We tend to think about infrastructure as something physical:
roads, power grids, networks, systems you can point to and measure.
But conversation is infrastructure too.
Every organization runs on it.
Every relationship depends on it.
And every breakdown eventually shows up as conflict.
When conversation works, problems surface early, expectations are clear, and issues get resolved before they harden. When it doesn’t, friction builds quietly until it spills into escalation, churn, or legal process.

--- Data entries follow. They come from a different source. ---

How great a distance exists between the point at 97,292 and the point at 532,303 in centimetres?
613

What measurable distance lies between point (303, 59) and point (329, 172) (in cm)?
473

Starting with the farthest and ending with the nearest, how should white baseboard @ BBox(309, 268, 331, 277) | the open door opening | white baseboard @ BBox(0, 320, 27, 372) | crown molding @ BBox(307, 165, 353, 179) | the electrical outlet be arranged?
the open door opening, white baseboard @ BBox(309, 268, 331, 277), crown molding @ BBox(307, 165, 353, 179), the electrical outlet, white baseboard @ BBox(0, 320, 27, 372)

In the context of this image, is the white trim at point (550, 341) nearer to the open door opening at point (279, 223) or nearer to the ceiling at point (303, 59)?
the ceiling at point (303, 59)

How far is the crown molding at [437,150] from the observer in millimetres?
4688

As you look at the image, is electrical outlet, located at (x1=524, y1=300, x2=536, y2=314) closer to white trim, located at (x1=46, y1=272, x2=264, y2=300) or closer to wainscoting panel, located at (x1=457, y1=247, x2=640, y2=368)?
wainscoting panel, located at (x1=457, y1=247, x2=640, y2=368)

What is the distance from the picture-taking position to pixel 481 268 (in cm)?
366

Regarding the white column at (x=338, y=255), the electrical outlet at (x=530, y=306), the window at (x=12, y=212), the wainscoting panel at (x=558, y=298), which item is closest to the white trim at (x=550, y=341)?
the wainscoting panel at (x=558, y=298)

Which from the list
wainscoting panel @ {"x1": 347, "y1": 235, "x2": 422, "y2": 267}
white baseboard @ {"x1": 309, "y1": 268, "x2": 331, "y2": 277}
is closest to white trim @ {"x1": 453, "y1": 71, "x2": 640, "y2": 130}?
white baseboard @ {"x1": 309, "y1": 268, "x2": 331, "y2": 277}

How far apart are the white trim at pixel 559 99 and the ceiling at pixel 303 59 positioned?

Yet when conversation breaks down, our instinct isn’t to fix it,
it’s to replace it with process.
Tickets instead of dialogue.
Policies instead of understanding.
Courts instead of conversation.
That’s backwards.
Healthy systems don’t eliminate conflict.
They resolve it early.
Conversation, when structured and guided, is still the fastest and most human way to move forward. It creates clarity around what actually happened, accountability for what comes next, and outcomes people are far more likely to follow because they were part of shaping them.
What’s been missing isn’t willingness ... it’s scale and access.
Historically, conversation didn’t scale well. It required time, neutrality, and skilled facilitation. So organizations defaulted to rigid processes that traded humanity for efficiency.
That tradeoff is no longer necessary.
Technology now makes it possible to support conversation the way we support payments, logistics, or customer support, reliably, neutrally, and at volume. Not as a replacement for people, but as infrastructure that helps conversations happen earlier, more clearly, and with better outcomes.
That’s what modern resolution looks like.
Resolution isn’t a soft skill.
It’s not a last resort.
It’s critical infrastructure, and systems that treat it that way are the ones that actually move forward.